*Source extract*
* START *

The Georgia Senate passed four bills on Tuesday, including two sponsored by Sen. Bill Cowsert, who represents Oconee County, making changes to Georgia’s election laws.
The bills now go to the House, which has its own more far-reaching bill under consideration that was sponsored by six Republican members of a Special Committee on Election Integrity.
Houston Gaines, who represents three of Oconee County’s 12 precincts in the Georgia House of Representatives, is a member of that Special Committee, which now will review it before House action.
The House Bill would limit early voting, add additional requirements for applications for absentee ballots, limit the time line for requesting and issuing absentee ballots, and restrict the location of secure ballot drop boxes, among other things.
Cowsert had indicated before the vote that he was inclined to support the other Senate bills that passed on Tuesday and did vote in favor of them.
Gaines, and Rep. Marcus Wiedower, who represents the remaining nine Oconee County precincts, have been unwilling to indicate how they feel about the bills under consideration or about the need for changes in Georgia’s election laws.

* END *

*Saved data entries*
* START *

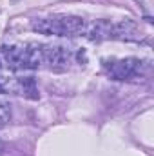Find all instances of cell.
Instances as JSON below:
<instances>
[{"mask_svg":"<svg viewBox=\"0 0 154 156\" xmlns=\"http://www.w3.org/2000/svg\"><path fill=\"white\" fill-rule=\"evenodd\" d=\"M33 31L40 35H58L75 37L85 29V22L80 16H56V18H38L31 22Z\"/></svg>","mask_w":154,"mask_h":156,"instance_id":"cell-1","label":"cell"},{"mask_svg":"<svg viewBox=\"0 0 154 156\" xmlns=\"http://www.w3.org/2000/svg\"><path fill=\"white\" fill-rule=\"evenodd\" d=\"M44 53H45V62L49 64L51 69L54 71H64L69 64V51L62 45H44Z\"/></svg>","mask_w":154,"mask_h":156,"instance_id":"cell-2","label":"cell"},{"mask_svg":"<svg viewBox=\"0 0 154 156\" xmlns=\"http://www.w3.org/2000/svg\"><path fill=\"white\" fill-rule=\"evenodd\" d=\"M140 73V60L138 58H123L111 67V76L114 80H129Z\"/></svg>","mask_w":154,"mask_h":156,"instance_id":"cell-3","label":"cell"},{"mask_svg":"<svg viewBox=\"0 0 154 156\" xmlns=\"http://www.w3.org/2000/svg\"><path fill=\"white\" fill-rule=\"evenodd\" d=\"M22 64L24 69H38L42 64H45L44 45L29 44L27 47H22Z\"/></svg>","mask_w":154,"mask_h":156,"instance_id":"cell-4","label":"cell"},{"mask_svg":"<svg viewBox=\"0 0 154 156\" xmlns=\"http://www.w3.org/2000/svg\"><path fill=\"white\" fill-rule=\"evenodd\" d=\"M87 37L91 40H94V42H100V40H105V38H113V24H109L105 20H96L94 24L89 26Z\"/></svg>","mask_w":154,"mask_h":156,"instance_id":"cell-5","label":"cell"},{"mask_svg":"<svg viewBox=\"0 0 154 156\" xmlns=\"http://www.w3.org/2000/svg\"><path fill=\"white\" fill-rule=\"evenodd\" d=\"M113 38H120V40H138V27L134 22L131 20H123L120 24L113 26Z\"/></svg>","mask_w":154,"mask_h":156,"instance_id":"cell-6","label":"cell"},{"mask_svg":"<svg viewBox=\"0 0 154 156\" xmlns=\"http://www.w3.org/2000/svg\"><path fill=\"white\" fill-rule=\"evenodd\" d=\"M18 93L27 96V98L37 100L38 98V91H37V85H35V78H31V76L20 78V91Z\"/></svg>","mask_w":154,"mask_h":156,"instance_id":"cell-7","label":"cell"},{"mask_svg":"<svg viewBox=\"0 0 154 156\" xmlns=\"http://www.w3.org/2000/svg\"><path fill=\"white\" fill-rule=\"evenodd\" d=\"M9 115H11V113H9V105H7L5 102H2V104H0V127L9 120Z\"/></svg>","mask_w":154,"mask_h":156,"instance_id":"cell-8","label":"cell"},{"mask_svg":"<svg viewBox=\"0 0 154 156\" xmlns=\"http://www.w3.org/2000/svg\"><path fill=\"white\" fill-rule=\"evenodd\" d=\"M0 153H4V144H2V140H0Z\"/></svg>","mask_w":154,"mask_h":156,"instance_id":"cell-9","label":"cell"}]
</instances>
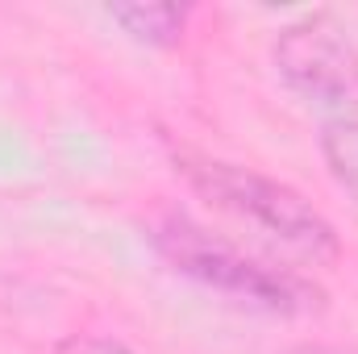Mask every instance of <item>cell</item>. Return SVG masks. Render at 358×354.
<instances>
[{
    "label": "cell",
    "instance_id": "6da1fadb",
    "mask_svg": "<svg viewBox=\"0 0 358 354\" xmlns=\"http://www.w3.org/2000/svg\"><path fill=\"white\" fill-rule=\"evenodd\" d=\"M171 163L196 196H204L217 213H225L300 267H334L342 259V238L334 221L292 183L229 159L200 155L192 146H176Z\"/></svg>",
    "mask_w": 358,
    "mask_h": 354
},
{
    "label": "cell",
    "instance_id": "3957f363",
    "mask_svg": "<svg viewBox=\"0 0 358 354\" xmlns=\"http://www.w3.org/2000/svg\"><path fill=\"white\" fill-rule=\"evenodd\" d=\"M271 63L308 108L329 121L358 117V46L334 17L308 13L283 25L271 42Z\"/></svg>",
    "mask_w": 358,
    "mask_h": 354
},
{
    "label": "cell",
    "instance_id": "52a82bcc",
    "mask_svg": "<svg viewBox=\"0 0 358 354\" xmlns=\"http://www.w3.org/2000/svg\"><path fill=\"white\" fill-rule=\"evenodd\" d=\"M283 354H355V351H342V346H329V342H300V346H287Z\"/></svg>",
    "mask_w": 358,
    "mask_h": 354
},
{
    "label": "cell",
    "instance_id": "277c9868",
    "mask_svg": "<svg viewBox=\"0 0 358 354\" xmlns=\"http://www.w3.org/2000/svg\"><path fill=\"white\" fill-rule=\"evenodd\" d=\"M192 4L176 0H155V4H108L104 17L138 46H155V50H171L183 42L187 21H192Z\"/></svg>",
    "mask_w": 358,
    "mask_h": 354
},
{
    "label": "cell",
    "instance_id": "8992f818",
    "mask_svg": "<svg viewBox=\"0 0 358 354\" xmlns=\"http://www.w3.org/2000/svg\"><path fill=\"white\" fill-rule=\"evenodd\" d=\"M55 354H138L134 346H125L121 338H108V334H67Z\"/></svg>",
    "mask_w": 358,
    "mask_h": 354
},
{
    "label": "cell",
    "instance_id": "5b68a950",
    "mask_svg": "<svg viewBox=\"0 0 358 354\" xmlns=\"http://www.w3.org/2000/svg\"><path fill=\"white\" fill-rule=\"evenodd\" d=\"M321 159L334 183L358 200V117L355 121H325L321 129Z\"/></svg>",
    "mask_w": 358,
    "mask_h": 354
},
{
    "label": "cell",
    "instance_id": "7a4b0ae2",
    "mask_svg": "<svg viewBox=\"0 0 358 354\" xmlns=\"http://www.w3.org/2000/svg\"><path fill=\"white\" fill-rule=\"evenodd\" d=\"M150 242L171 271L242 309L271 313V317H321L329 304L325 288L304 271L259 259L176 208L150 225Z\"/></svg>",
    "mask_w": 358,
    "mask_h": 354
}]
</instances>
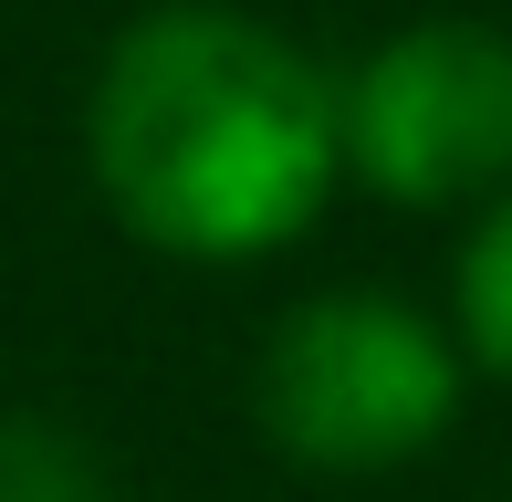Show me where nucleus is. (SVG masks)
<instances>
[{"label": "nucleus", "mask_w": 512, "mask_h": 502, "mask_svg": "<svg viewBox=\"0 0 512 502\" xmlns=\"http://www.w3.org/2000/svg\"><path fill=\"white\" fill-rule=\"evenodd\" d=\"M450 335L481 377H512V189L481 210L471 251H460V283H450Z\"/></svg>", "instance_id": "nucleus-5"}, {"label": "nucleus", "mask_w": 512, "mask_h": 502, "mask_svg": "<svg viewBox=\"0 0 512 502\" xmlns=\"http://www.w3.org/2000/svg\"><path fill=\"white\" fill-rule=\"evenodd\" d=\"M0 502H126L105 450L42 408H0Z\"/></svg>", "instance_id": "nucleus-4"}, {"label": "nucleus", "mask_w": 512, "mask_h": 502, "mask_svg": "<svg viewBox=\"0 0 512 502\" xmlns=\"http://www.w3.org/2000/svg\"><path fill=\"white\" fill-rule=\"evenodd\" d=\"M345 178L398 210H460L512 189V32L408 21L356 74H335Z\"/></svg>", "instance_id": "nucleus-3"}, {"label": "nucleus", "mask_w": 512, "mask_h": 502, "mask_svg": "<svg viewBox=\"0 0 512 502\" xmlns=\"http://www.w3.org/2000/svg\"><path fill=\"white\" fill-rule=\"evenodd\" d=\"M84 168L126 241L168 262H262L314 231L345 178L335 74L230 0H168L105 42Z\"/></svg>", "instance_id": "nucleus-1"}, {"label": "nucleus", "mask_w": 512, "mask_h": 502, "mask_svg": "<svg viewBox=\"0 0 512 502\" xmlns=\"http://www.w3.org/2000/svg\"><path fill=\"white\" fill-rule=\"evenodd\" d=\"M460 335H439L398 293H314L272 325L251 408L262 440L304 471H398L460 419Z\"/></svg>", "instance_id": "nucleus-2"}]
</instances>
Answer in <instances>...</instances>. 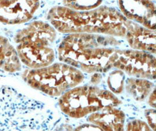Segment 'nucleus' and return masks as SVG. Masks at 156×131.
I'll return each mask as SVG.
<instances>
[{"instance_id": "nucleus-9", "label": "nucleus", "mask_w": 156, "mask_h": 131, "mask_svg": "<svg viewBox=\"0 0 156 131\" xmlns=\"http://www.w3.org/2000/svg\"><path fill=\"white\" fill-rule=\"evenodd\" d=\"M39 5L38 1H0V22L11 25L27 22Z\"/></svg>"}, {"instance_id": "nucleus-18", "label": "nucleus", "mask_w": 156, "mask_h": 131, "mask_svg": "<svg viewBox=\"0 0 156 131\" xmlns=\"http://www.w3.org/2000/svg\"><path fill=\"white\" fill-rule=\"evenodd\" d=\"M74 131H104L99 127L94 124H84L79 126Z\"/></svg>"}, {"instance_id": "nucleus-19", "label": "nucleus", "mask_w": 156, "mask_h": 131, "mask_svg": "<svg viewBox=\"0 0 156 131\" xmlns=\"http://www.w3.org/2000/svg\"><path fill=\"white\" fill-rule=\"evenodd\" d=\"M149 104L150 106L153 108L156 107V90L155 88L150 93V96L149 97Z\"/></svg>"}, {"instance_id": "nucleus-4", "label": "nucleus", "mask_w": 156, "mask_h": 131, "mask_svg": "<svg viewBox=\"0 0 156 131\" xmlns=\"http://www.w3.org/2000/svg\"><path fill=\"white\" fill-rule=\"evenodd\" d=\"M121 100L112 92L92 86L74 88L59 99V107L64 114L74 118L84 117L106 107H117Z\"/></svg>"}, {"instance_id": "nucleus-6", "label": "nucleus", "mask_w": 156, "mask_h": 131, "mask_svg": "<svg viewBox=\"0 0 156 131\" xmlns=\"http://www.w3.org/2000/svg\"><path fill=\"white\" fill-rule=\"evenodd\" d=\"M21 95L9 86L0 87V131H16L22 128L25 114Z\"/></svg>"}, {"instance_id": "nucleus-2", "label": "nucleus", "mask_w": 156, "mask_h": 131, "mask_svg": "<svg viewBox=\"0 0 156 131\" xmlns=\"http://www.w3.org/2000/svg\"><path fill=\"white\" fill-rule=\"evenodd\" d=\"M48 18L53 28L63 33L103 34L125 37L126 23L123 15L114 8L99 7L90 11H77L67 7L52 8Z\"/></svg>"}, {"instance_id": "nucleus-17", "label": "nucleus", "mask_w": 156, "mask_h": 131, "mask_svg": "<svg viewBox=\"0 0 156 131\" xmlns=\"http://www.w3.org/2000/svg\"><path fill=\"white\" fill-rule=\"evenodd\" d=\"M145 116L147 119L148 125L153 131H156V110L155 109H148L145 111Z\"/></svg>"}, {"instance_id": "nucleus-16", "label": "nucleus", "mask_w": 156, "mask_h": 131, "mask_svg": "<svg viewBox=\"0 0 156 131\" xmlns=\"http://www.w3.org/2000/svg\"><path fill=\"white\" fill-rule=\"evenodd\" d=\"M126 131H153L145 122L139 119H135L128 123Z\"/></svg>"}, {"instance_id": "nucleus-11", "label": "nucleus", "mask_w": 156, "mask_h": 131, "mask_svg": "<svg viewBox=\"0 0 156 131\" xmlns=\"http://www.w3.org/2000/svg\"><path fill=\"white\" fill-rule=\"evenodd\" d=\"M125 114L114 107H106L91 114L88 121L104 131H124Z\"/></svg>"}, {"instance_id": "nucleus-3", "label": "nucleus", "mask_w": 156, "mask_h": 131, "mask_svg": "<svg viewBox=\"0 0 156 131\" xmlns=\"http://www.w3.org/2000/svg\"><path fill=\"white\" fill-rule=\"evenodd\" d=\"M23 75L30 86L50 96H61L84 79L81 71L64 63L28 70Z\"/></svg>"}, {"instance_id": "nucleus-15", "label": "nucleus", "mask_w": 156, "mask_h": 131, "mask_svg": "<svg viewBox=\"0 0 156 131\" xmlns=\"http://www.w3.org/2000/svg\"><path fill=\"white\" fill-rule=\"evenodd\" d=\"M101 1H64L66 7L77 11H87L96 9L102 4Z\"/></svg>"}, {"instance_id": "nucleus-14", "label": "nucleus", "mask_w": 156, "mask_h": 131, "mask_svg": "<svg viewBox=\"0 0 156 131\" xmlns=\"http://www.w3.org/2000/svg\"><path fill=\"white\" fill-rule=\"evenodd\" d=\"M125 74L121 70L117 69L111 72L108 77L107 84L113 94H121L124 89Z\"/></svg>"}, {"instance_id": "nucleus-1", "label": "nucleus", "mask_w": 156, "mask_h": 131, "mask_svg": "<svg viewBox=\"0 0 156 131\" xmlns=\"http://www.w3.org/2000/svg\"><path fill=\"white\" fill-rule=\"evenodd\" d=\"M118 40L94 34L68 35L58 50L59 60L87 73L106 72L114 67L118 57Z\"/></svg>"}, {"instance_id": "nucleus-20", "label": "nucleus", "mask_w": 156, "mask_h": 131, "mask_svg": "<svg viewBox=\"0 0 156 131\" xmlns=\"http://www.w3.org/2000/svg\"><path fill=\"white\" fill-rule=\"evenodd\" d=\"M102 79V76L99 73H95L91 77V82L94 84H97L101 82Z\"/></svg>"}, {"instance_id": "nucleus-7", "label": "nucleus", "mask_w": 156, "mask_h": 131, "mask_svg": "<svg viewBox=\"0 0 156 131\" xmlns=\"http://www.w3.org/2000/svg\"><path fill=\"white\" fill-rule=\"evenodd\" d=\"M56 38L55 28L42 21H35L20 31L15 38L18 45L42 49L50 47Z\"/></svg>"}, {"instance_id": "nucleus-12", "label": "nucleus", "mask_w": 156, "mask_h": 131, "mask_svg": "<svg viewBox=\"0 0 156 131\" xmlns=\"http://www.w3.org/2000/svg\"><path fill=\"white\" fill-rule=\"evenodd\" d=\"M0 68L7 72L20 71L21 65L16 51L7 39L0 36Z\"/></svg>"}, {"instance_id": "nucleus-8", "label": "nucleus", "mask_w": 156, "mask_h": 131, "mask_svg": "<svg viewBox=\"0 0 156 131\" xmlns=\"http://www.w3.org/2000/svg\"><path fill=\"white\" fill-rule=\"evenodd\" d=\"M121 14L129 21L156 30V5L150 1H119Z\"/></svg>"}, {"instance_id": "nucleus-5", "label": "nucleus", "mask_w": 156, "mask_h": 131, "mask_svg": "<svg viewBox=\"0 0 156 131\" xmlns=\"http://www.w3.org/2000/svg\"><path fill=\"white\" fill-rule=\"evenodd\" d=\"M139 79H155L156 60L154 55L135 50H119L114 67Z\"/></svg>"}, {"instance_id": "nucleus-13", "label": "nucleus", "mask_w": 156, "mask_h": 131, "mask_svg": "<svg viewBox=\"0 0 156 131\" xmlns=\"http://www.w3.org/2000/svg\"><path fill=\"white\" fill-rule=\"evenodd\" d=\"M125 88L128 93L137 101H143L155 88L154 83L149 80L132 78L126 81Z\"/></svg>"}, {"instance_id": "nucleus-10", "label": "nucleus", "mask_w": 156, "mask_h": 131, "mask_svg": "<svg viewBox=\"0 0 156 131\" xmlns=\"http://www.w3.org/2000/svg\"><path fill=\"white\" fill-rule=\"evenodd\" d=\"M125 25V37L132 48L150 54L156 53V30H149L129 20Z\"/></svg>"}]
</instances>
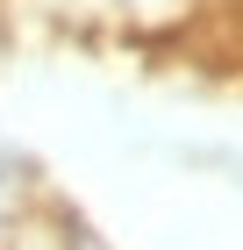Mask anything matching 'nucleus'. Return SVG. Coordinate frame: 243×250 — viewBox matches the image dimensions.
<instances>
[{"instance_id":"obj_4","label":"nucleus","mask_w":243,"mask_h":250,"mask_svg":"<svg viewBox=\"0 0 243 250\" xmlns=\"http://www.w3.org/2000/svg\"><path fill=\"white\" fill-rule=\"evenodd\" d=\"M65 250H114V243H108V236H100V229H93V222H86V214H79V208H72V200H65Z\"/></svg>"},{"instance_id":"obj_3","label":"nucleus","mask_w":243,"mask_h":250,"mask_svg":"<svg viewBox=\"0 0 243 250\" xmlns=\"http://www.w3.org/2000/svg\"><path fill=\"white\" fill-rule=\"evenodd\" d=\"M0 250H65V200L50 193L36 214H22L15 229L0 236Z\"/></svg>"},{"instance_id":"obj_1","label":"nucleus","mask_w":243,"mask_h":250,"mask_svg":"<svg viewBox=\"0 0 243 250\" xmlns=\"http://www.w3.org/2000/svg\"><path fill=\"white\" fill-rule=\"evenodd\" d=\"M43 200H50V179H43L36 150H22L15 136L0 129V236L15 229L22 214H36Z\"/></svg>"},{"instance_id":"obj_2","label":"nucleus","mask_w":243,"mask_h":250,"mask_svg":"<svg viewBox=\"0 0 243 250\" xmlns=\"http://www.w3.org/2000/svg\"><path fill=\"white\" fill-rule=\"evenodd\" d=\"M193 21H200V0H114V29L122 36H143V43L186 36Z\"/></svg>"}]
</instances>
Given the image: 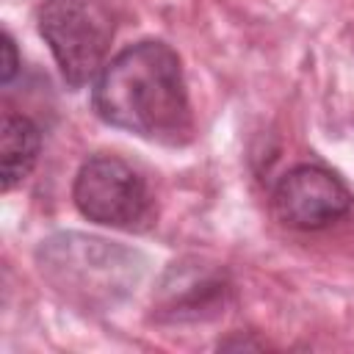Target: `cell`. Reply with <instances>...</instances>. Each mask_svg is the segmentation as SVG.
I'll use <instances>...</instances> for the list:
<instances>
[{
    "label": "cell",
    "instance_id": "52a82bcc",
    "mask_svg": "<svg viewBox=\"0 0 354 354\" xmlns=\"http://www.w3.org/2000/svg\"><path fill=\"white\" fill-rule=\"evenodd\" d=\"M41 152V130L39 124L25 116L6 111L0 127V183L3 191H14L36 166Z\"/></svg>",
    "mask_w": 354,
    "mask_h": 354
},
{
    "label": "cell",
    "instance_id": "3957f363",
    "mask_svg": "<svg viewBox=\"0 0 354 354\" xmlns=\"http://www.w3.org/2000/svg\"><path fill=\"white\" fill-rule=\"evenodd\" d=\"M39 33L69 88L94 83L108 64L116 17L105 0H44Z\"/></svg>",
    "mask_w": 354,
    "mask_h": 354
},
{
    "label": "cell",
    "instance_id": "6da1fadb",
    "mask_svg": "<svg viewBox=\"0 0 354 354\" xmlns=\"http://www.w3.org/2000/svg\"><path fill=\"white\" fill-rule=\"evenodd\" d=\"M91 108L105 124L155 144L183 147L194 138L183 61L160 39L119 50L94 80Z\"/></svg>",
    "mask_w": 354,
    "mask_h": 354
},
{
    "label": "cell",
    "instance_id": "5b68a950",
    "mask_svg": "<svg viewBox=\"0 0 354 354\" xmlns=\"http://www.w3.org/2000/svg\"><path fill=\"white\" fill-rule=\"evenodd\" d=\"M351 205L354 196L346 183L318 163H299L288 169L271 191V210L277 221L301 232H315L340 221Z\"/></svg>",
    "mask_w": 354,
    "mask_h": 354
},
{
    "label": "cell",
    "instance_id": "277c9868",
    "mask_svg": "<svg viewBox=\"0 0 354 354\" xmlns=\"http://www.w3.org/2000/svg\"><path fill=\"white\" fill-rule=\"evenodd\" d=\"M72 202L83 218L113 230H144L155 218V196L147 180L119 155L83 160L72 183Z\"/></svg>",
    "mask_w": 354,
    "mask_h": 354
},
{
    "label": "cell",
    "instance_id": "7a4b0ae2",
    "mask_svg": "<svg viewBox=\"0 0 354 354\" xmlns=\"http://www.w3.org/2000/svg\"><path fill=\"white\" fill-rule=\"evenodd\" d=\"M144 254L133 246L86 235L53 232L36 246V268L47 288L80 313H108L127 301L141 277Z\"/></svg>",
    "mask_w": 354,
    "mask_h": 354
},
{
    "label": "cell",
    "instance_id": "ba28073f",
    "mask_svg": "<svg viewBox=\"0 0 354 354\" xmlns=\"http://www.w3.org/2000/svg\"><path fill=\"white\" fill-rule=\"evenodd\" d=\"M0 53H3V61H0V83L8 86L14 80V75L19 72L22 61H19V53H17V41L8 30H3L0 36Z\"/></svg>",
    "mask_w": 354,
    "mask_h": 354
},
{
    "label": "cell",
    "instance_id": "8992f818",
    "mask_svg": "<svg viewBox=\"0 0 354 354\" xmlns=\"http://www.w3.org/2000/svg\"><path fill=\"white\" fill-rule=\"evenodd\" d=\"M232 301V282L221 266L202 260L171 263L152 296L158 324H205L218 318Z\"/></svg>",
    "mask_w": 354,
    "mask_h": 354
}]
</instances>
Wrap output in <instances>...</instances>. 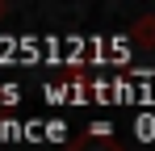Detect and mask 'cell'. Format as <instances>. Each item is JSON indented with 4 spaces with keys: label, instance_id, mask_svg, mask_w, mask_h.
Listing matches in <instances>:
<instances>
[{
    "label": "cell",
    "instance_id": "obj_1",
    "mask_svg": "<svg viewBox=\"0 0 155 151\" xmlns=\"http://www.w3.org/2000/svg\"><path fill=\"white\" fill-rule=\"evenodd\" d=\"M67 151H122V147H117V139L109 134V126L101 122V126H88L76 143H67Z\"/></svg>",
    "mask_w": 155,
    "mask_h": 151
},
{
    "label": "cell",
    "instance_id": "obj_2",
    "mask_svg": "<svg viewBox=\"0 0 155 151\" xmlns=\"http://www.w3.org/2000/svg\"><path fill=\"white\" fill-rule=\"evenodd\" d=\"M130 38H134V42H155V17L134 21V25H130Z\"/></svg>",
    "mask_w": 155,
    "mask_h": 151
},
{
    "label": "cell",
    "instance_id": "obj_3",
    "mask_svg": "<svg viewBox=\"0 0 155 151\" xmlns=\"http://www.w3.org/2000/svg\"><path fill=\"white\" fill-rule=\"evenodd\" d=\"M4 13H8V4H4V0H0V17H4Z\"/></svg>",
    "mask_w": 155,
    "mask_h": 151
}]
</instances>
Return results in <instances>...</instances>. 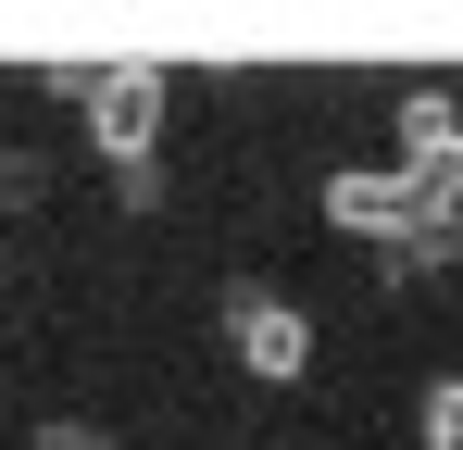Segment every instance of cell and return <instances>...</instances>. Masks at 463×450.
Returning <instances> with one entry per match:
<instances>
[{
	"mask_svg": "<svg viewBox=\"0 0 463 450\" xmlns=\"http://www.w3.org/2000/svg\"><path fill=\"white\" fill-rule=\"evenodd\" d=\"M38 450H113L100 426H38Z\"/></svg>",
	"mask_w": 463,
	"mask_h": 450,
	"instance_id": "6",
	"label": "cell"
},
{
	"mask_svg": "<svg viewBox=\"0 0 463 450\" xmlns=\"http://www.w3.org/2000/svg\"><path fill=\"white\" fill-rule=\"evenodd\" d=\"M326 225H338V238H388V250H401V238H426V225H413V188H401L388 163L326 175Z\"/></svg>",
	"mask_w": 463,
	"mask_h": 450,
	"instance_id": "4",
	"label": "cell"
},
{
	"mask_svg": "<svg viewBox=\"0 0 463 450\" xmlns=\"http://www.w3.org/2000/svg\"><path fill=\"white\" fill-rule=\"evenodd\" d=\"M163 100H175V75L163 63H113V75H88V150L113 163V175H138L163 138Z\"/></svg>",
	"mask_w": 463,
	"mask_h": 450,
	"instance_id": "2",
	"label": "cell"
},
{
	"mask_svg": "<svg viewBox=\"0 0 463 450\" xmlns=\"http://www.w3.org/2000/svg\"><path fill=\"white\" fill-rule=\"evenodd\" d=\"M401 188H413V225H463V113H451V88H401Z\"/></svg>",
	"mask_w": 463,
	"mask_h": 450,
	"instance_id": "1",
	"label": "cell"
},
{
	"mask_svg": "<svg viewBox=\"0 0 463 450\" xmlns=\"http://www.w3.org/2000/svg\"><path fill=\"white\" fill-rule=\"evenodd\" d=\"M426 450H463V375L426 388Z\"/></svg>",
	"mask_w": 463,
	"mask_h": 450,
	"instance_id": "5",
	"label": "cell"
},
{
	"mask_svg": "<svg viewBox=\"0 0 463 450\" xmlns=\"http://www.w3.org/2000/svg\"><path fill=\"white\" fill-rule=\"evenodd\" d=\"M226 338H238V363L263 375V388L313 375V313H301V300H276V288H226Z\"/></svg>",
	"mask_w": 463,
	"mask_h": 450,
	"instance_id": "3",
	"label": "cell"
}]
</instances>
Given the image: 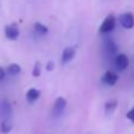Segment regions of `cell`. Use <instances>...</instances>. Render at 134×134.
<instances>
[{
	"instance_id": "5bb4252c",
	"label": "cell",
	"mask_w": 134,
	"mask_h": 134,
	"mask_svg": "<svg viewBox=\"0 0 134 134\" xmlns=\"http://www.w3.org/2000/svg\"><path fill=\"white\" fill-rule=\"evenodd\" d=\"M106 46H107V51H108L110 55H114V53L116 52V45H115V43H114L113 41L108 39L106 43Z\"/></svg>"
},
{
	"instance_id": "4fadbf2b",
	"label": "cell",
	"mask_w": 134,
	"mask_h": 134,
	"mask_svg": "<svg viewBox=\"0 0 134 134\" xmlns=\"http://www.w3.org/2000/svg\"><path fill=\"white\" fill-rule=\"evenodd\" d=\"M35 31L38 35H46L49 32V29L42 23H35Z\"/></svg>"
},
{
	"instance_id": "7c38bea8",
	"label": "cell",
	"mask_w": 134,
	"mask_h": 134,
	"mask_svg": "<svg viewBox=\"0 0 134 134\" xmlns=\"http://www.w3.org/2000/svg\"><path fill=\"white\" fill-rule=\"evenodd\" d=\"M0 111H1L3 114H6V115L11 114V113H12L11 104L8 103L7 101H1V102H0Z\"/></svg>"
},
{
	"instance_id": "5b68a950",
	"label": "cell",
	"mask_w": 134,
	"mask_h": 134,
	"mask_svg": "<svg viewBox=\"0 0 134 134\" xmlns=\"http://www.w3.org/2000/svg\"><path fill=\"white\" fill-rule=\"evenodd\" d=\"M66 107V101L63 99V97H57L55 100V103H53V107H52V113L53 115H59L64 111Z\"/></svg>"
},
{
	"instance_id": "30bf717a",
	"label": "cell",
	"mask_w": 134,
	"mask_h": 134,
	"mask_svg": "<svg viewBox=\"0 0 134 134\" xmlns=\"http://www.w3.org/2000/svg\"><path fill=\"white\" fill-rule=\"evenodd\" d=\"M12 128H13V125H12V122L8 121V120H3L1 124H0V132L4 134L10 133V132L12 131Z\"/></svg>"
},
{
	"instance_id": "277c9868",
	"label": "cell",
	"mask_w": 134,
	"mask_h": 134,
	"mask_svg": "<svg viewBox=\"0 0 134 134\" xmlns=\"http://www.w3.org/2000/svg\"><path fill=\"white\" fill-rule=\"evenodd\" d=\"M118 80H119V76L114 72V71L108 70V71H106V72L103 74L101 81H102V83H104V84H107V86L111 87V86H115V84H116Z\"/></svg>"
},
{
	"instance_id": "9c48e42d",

* END *

*Tasks to perform*
a. Answer these questions using the passage on Georgia election bills:
(i) How many bills did the Georgia Senate pass on Tuesday?
(ii) Who sponsored the House bill?
(iii) How many Oconee County precincts does Rep. Marcus Wiedower represent?
b. Write out, word for word, the part of the passage on Georgia election bills that opens with the words containing "Gaines, and Rep." and closes with "in Georgia’s election laws.".

*Task responses*
a.
(i) Four.
(ii) Six Republican members of a Special Committee on Election Integrity.
(iii) The remaining nine.

b.
Gaines, and Rep. Marcus Wiedower, who represents the remaining nine Oconee County precincts, have been unwilling to indicate how they feel about the bills under consideration or about the need for changes in Georgia’s election laws.